(ATIVIDADES PROPOSTAS)
• A. Responda, com base no texto sobre João Zebedeu:
(i) Segundo S Epifânio, em que ano de Trajano João teria morrido?
(ii) Com quantos anos, de acordo com os Atos de S Prócoro, o apóstolo faleceu?
(iii) Segundo Hipolito de Tebas, quem era a mãe de João?
• B. No texto sobre João Zebedeu, substitua "sobrinho" por "parente" no trecho que começa nas palavras "Segundo Hipolito de" e vai até "um determinado propósito.", e transcreva esse trecho já alterado.
• C. Retome o texto sobre João Zebedeu e dê continuidade a ele a partir da última frase apresentada.
─── TRECHO ORIGINAL
C - A sorte de João Zebedeu

A respeito de João Zebedeu, o 'discípulo amado' existem inúmeras tradições e relatos contraditórios.




Porquanto o emprego deste nome era muto comum entre os judeus do tempo do Senhor.

Assim temos João Batista, João apóstolo e João, o presbítero.

Cujas vidas acabaram sendo associadas e confundidas pelos antigos. Até formarem um labirinto impenetrável...

Segundo a hipótese mais aceita e prevalecente entre as igrejas apostólicas João teria morrido de morte puramente natural ou de velhice; com mais de 90 anos-  segundo S Epifânio - no nono ano de Trajano, isto é, cerca de 106 desta Era. Estava tão velho que era levado a congregação numa cadeira (Filipe de Side) e limitava-se a repetir dia após dias estas palavras: "Ame-mo-nos meus filhos porque o amor vem de Deus." 

O latino Tiago especifica que S João morreu com cerca de 99 anos, enquanto os Atos de S Prócoro sustentam que faleceu aos 100 anos de idade.

Justino, Irineu (Apud Eusébio) Clemente, Efraim e Jerônimo também apontam os primeiros anos de Trajano como assinalando a passagem do Apóstolo. O último por sinal declara: "Adormeceu ele 68 anos após a paixão do Senhor." o que aponta para os anos 100/102 i é cerca do terceiro ano de Trajano.

Temos então que faleceu entre 100 e 106 com cerca de 95 ou cem anos; e inferimos que deva ter nascido entre aos anos 1 a 10 desta Era sendo dez ou vinte anos mais novo que o Senhor e trinta ou quarenta anos mais novo que Tiago, o justo; o decano do colégio apostólico.

Segundo Hipolito de Tebas sua mãe Salomé era filha de S José e João seu neto; sobrinho de Tiago, o justo e do próprio Jesus.

O já citado Filipe de Side sustenta - em nome de S Crisóstomo (do qual fora Diácono) que João foi recolhido com mais de 120 anos sob Adriano; o que denota uma tentativa de aumentar a idade do apóstolo e obedece a um determinado propósito.

Segundo esta tradição após ter abandonado Jerusalém - onde ainda se encontrava cerca de 50 e talvez mesmo em 60 - João teria seguido para a Asia (Eusébio) ou seja para a Asia Menor ou a atual Turquia; estabelecendo-se entre Hierápolis, Esmirna, Laodicéia e Efeso; i é, Caria, Frígia e Lícia.
──────
─── DADOS ARMAZENADOS
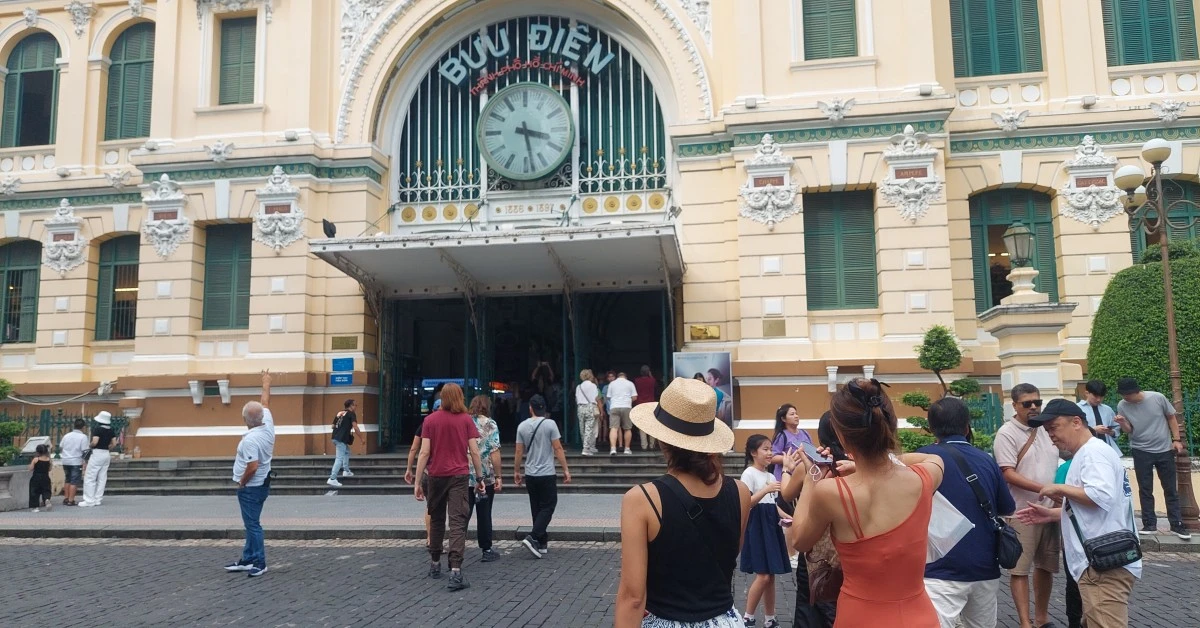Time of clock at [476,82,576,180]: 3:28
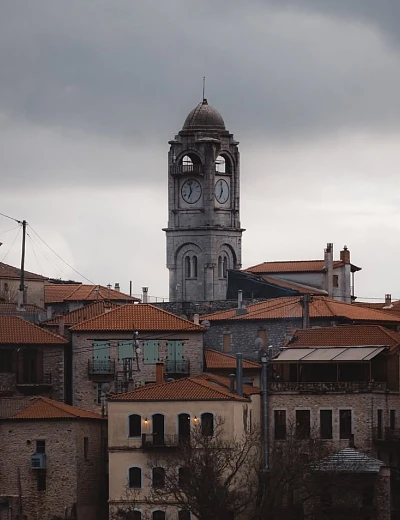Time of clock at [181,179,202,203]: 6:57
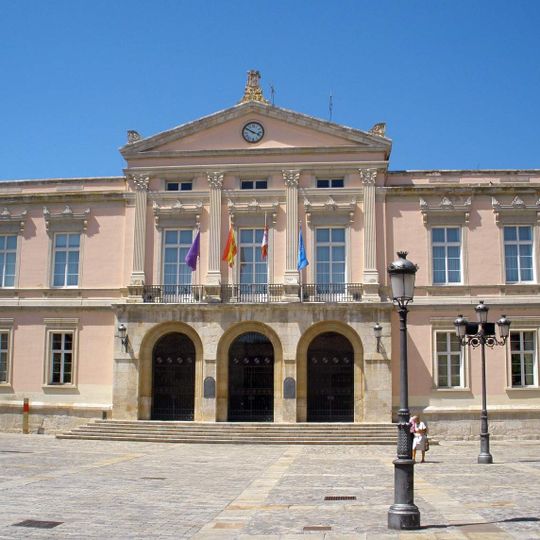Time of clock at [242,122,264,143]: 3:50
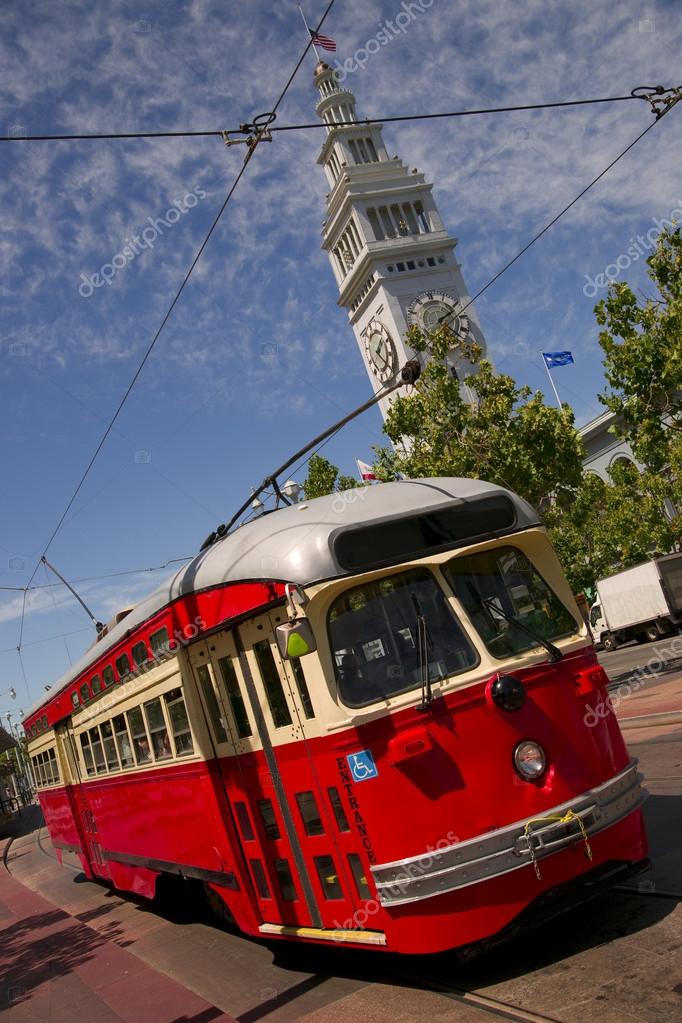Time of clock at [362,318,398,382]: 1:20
──────
─── DADOS ARMAZENADOS
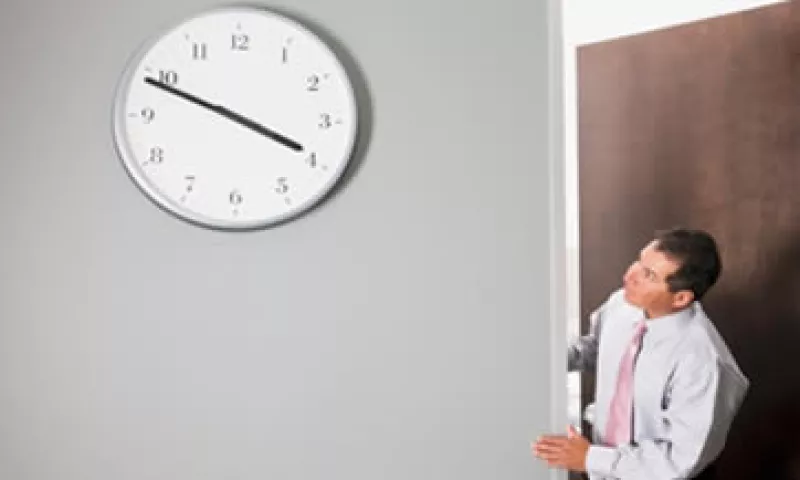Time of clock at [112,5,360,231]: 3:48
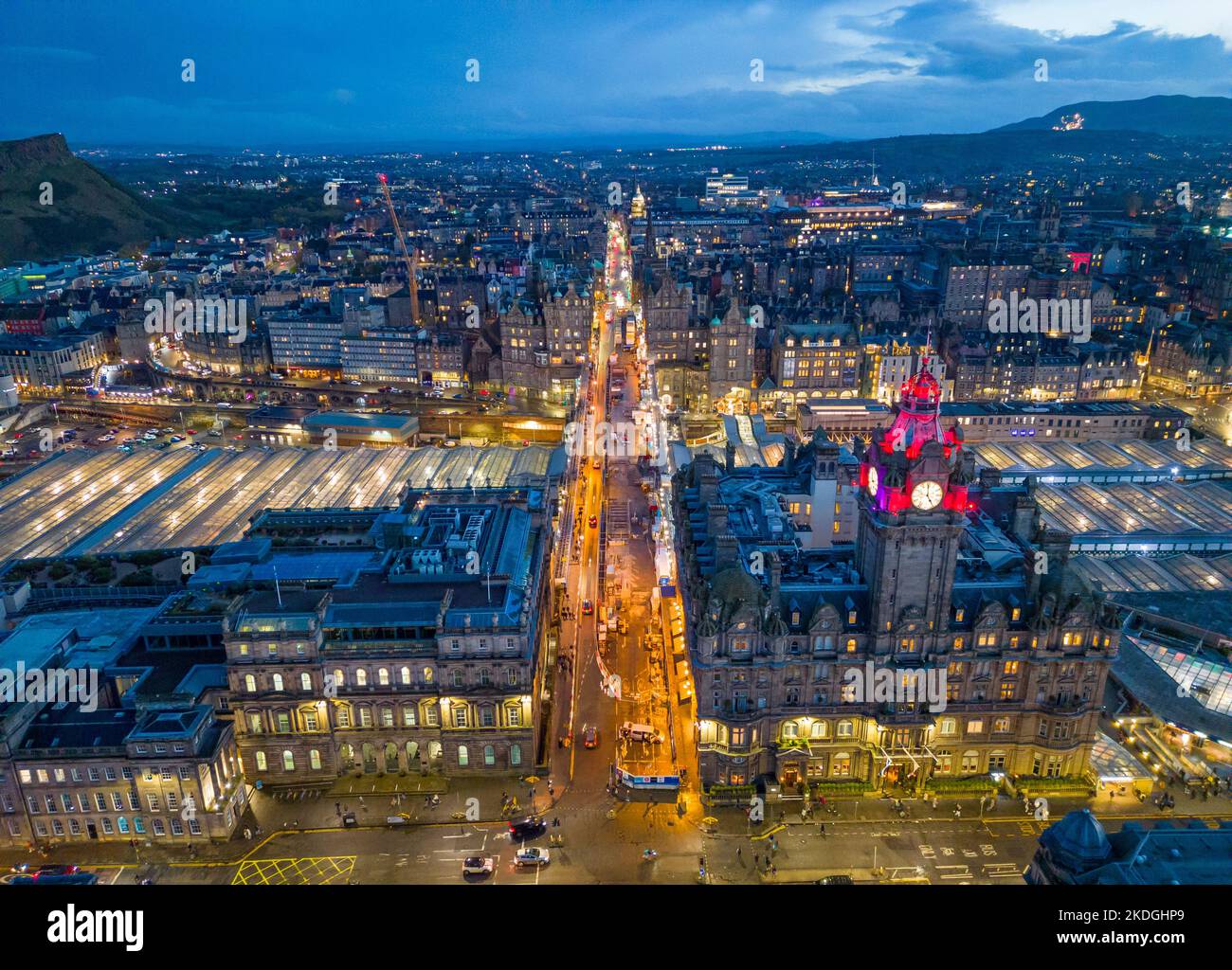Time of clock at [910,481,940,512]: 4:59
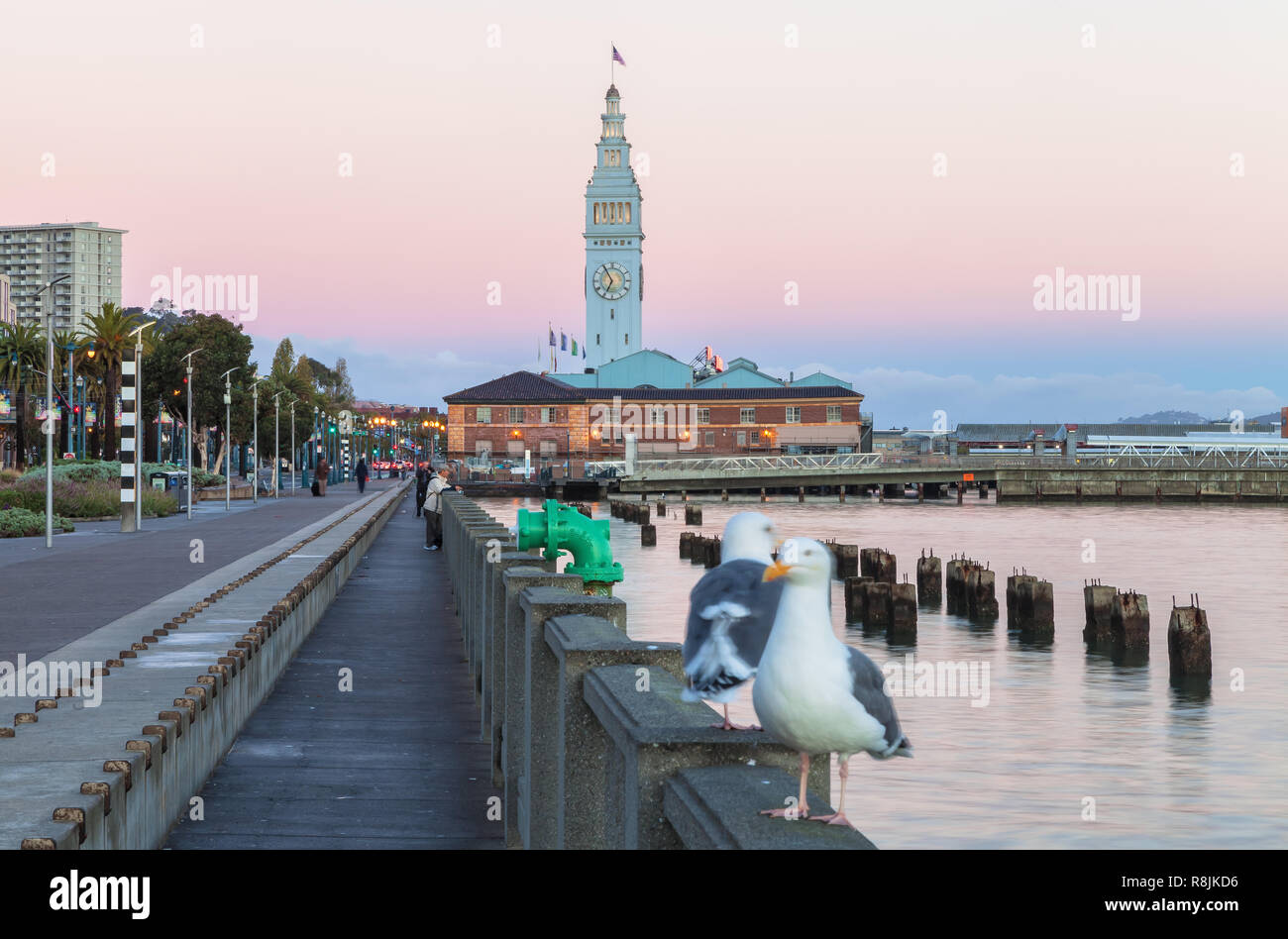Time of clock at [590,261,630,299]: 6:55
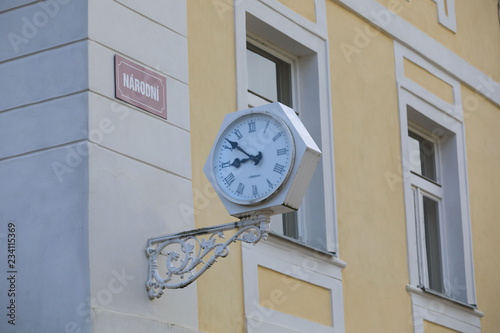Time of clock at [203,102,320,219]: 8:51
──────
(RESPOSTAS)
• A.
(i) No nono ano de Trajano, cerca de 106 desta Era.
(ii) Aos 100 anos de idade.
(iii) Salomé, filha de S José.

• B.
Segundo Hipolito de Tebas sua mãe Salomé era filha de S José e João seu neto; parente de Tiago, o justo e do próprio Jesus.

O já citado Filipe de Side sustenta - em nome de S Crisóstomo (do qual fora Diácono) que João foi recolhido com mais de 120 anos sob Adriano; o que denota uma tentativa de aumentar a idade do apóstolo e obedece a um determinado propósito.

• C.
Onde teria vivido por quase meio século.

Que por lá tenha estado e vivido durante algum tempo e que seu túmulo estivesse localizado em Efeso parece absolutamente exato.

Cerca de 190, Polícrates de Efeso assim se expressava: "Entre outros luminares... João, aquele que descansou sobre o coração do Senhor,  padre adornado com a placa de prata, mártir e mestre repousa em Efeso." 

Ora Polícrates pertencia a uma dinastia de Bispos efesinos que remontava a no mínimo a primeira metade do século I.

As tais informes Jerônimo acrescenta o seguinte:

Após Domiciano ter mandado chamar a Roma os parentes de Jesus,  fez vir também, de Efeso, o discípulo amado. E como este não consentisse em abjurar determinou que fosse mergulhado numa tina de azeite fervente junto a porta latina. E tendo o apóstolo saído miraculosamente ileso...  mandou-o o imperador para a ilha de Patmos..." Isto no 'Comentário a S Mateus' 20,23

Em memória deste 'fato' os latinos inseriram no calendário deles a festividade de "S João na porta latina".

"Ora quando Nerva ascendeu ao trono e fez revogar todos os decretos de seu predecessor João pode regressar a Efeso onde veio a falecer com quase cem anos." nas 'Vidas dos homens ilustres'

Aqui a referência é Eusébio em nome de Irineu e Clemente.

Ali parece ter sido Tertuliano, o qual assim se expressa:

"O apóstolo João foi primeiramente mergulhado numa panela de óleo fervendo e depois enviado ao exílio." in 'Prescrição contra os heréticos' XXXVI

Quanto a 'fonte' de Tertuliano parecem ter sido os 'Atos de João' atribuídos por Gelase a um certo Leucius Carino, 'discípulo dos apóstolos'. A primeira parte, atualmente perdida, devia conter uma narrativa minuciosa a respeito do'martírio' joanico.

Todavia, como assinalam diversos padres, e o decreto atribuído a Gelase, os ditos atos de Leucius eram demasiado extravagantes para serem tomados por verídicos.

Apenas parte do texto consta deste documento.